What is needed is a word-for-word restatement of all the entries.

Stored data
↓↓↓

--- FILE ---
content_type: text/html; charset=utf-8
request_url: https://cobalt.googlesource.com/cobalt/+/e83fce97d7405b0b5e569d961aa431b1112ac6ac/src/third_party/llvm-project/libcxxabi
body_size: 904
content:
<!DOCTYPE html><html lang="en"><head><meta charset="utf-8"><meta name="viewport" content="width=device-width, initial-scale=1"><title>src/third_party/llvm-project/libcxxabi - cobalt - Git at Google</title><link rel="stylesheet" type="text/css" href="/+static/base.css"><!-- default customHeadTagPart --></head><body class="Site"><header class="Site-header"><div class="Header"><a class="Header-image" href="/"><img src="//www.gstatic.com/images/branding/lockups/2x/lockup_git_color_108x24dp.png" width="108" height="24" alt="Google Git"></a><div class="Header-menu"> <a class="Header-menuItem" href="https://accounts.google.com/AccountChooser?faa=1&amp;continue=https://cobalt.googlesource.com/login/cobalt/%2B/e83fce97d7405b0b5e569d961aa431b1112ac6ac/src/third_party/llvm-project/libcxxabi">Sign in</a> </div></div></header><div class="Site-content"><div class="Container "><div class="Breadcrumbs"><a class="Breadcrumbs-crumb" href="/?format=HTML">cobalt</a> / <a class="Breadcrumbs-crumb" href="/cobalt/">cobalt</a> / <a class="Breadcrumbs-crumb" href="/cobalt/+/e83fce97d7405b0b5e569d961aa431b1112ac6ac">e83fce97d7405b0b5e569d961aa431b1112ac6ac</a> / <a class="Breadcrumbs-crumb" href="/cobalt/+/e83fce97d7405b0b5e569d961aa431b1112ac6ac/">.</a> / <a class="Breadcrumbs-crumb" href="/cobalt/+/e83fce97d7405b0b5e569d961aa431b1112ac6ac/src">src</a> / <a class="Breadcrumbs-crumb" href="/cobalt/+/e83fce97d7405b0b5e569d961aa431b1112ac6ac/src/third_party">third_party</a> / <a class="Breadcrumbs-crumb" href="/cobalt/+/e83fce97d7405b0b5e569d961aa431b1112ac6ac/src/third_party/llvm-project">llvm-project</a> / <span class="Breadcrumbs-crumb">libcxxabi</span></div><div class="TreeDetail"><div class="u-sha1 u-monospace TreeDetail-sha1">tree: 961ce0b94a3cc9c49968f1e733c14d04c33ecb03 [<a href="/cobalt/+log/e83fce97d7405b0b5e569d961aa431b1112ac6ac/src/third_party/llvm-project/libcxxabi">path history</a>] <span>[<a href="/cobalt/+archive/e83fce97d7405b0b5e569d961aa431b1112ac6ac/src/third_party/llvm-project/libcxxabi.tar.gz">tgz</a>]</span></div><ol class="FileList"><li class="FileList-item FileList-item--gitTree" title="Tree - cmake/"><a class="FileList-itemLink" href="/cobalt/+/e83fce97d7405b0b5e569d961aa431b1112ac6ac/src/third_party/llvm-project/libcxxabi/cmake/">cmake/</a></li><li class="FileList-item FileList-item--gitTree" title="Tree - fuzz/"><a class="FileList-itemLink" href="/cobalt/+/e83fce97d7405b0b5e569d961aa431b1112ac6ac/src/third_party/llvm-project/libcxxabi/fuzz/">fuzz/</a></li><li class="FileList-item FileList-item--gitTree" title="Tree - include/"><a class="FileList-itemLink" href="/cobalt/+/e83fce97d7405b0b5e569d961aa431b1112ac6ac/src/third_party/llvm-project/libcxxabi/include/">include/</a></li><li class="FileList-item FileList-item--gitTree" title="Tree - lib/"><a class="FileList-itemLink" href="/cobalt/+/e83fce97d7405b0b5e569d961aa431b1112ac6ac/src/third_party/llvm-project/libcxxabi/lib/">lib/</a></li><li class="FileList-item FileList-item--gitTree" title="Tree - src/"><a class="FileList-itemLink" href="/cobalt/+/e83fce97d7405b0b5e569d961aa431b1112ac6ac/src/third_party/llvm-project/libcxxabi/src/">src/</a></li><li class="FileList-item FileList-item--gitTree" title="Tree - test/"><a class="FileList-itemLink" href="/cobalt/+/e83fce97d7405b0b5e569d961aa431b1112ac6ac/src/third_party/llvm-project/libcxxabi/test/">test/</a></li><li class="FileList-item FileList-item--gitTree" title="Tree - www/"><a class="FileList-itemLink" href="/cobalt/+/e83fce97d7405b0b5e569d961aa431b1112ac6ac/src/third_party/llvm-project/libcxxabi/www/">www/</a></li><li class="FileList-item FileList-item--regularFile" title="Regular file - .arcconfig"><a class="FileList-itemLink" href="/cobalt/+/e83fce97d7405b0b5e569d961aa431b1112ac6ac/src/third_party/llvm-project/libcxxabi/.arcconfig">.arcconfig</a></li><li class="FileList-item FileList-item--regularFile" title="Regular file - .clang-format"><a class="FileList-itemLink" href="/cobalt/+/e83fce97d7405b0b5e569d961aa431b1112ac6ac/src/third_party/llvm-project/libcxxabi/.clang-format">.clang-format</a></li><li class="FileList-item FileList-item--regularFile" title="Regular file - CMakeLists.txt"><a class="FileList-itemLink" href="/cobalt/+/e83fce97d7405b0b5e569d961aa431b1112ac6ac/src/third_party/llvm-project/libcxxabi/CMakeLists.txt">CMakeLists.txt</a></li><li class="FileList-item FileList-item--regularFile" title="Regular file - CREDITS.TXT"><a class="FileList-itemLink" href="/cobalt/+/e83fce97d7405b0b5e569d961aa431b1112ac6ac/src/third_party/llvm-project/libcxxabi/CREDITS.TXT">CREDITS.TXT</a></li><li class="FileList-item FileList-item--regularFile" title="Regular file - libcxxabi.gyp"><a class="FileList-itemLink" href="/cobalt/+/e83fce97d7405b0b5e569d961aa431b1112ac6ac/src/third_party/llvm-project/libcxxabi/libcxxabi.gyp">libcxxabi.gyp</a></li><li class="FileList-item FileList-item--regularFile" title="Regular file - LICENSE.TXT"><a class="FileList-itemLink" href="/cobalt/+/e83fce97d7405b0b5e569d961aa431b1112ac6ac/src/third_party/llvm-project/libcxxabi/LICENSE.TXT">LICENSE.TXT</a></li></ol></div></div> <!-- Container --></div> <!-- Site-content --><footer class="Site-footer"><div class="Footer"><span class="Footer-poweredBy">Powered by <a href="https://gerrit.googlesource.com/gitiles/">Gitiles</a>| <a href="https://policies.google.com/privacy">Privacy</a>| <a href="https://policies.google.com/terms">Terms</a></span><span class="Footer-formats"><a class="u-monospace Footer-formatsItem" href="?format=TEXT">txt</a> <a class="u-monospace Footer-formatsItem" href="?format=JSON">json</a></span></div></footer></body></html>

↑↑↑

ANSWER BOX =>
--- FILE ---
content_type: text/html; charset=utf-8
request_url: https://cobalt.googlesource.com/cobalt/+/e83fce97d7405b0b5e569d961aa431b1112ac6ac/src/third_party/llvm-project/libcxxabi
body_size: 904
content:
<!DOCTYPE html><html lang="en"><head><meta charset="utf-8"><meta name="viewport" content="width=device-width, initial-scale=1"><title>src/third_party/llvm-project/libcxxabi - cobalt - Git at Google</title><link rel="stylesheet" type="text/css" href="/+static/base.css"><!-- default customHeadTagPart --></head><body class="Site"><header class="Site-header"><div class="Header"><a class="Header-image" href="/"><img src="//www.gstatic.com/images/branding/lockups/2x/lockup_git_color_108x24dp.png" width="108" height="24" alt="Google Git"></a><div class="Header-menu"> <a class="Header-menuItem" href="https://accounts.google.com/AccountChooser?faa=1&amp;continue=https://cobalt.googlesource.com/login/cobalt/%2B/e83fce97d7405b0b5e569d961aa431b1112ac6ac/src/third_party/llvm-project/libcxxabi">Sign in</a> </div></div></header><div class="Site-content"><div class="Container "><div class="Breadcrumbs"><a class="Breadcrumbs-crumb" href="/?format=HTML">cobalt</a> / <a class="Breadcrumbs-crumb" href="/cobalt/">cobalt</a> / <a class="Breadcrumbs-crumb" href="/cobalt/+/e83fce97d7405b0b5e569d961aa431b1112ac6ac">e83fce97d7405b0b5e569d961aa431b1112ac6ac</a> / <a class="Breadcrumbs-crumb" href="/cobalt/+/e83fce97d7405b0b5e569d961aa431b1112ac6ac/">.</a> / <a class="Breadcrumbs-crumb" href="/cobalt/+/e83fce97d7405b0b5e569d961aa431b1112ac6ac/src">src</a> / <a class="Breadcrumbs-crumb" href="/cobalt/+/e83fce97d7405b0b5e569d961aa431b1112ac6ac/src/third_party">third_party</a> / <a class="Breadcrumbs-crumb" href="/cobalt/+/e83fce97d7405b0b5e569d961aa431b1112ac6ac/src/third_party/llvm-project">llvm-project</a> / <span class="Breadcrumbs-crumb">libcxxabi</span></div><div class="TreeDetail"><div class="u-sha1 u-monospace TreeDetail-sha1">tree: 961ce0b94a3cc9c49968f1e733c14d04c33ecb03 [<a href="/cobalt/+log/e83fce97d7405b0b5e569d961aa431b1112ac6ac/src/third_party/llvm-project/libcxxabi">path history</a>] <span>[<a href="/cobalt/+archive/e83fce97d7405b0b5e569d961aa431b1112ac6ac/src/third_party/llvm-project/libcxxabi.tar.gz">tgz</a>]</span></div><ol class="FileList"><li class="FileList-item FileList-item--gitTree" title="Tree - cmake/"><a class="FileList-itemLink" href="/cobalt/+/e83fce97d7405b0b5e569d961aa431b1112ac6ac/src/third_party/llvm-project/libcxxabi/cmake/">cmake/</a></li><li class="FileList-item FileList-item--gitTree" title="Tree - fuzz/"><a class="FileList-itemLink" href="/cobalt/+/e83fce97d7405b0b5e569d961aa431b1112ac6ac/src/third_party/llvm-project/libcxxabi/fuzz/">fuzz/</a></li><li class="FileList-item FileList-item--gitTree" title="Tree - include/"><a class="FileList-itemLink" href="/cobalt/+/e83fce97d7405b0b5e569d961aa431b1112ac6ac/src/third_party/llvm-project/libcxxabi/include/">include/</a></li><li class="FileList-item FileList-item--gitTree" title="Tree - lib/"><a class="FileList-itemLink" href="/cobalt/+/e83fce97d7405b0b5e569d961aa431b1112ac6ac/src/third_party/llvm-project/libcxxabi/lib/">lib/</a></li><li class="FileList-item FileList-item--gitTree" title="Tree - src/"><a class="FileList-itemLink" href="/cobalt/+/e83fce97d7405b0b5e569d961aa431b1112ac6ac/src/third_party/llvm-project/libcxxabi/src/">src/</a></li><li class="FileList-item FileList-item--gitTree" title="Tree - test/"><a class="FileList-itemLink" href="/cobalt/+/e83fce97d7405b0b5e569d961aa431b1112ac6ac/src/third_party/llvm-project/libcxxabi/test/">test/</a></li><li class="FileList-item FileList-item--gitTree" title="Tree - www/"><a class="FileList-itemLink" href="/cobalt/+/e83fce97d7405b0b5e569d961aa431b1112ac6ac/src/third_party/llvm-project/libcxxabi/www/">www/</a></li><li class="FileList-item FileList-item--regularFile" title="Regular file - .arcconfig"><a class="FileList-itemLink" href="/cobalt/+/e83fce97d7405b0b5e569d961aa431b1112ac6ac/src/third_party/llvm-project/libcxxabi/.arcconfig">.arcconfig</a></li><li class="FileList-item FileList-item--regularFile" title="Regular file - .clang-format"><a class="FileList-itemLink" href="/cobalt/+/e83fce97d7405b0b5e569d961aa431b1112ac6ac/src/third_party/llvm-project/libcxxabi/.clang-format">.clang-format</a></li><li class="FileList-item FileList-item--regularFile" title="Regular file - CMakeLists.txt"><a class="FileList-itemLink" href="/cobalt/+/e83fce97d7405b0b5e569d961aa431b1112ac6ac/src/third_party/llvm-project/libcxxabi/CMakeLists.txt">CMakeLists.txt</a></li><li class="FileList-item FileList-item--regularFile" title="Regular file - CREDITS.TXT"><a class="FileList-itemLink" href="/cobalt/+/e83fce97d7405b0b5e569d961aa431b1112ac6ac/src/third_party/llvm-project/libcxxabi/CREDITS.TXT">CREDITS.TXT</a></li><li class="FileList-item FileList-item--regularFile" title="Regular file - libcxxabi.gyp"><a class="FileList-itemLink" href="/cobalt/+/e83fce97d7405b0b5e569d961aa431b1112ac6ac/src/third_party/llvm-project/libcxxabi/libcxxabi.gyp">libcxxabi.gyp</a></li><li class="FileList-item FileList-item--regularFile" title="Regular file - LICENSE.TXT"><a class="FileList-itemLink" href="/cobalt/+/e83fce97d7405b0b5e569d961aa431b1112ac6ac/src/third_party/llvm-project/libcxxabi/LICENSE.TXT">LICENSE.TXT</a></li></ol></div></div> <!-- Container --></div> <!-- Site-content --><footer class="Site-footer"><div class="Footer"><span class="Footer-poweredBy">Powered by <a href="https://gerrit.googlesource.com/gitiles/">Gitiles</a>| <a href="https://policies.google.com/privacy">Privacy</a>| <a href="https://policies.google.com/terms">Terms</a></span><span class="Footer-formats"><a class="u-monospace Footer-formatsItem" href="?format=TEXT">txt</a> <a class="u-monospace Footer-formatsItem" href="?format=JSON">json</a></span></div></footer></body></html>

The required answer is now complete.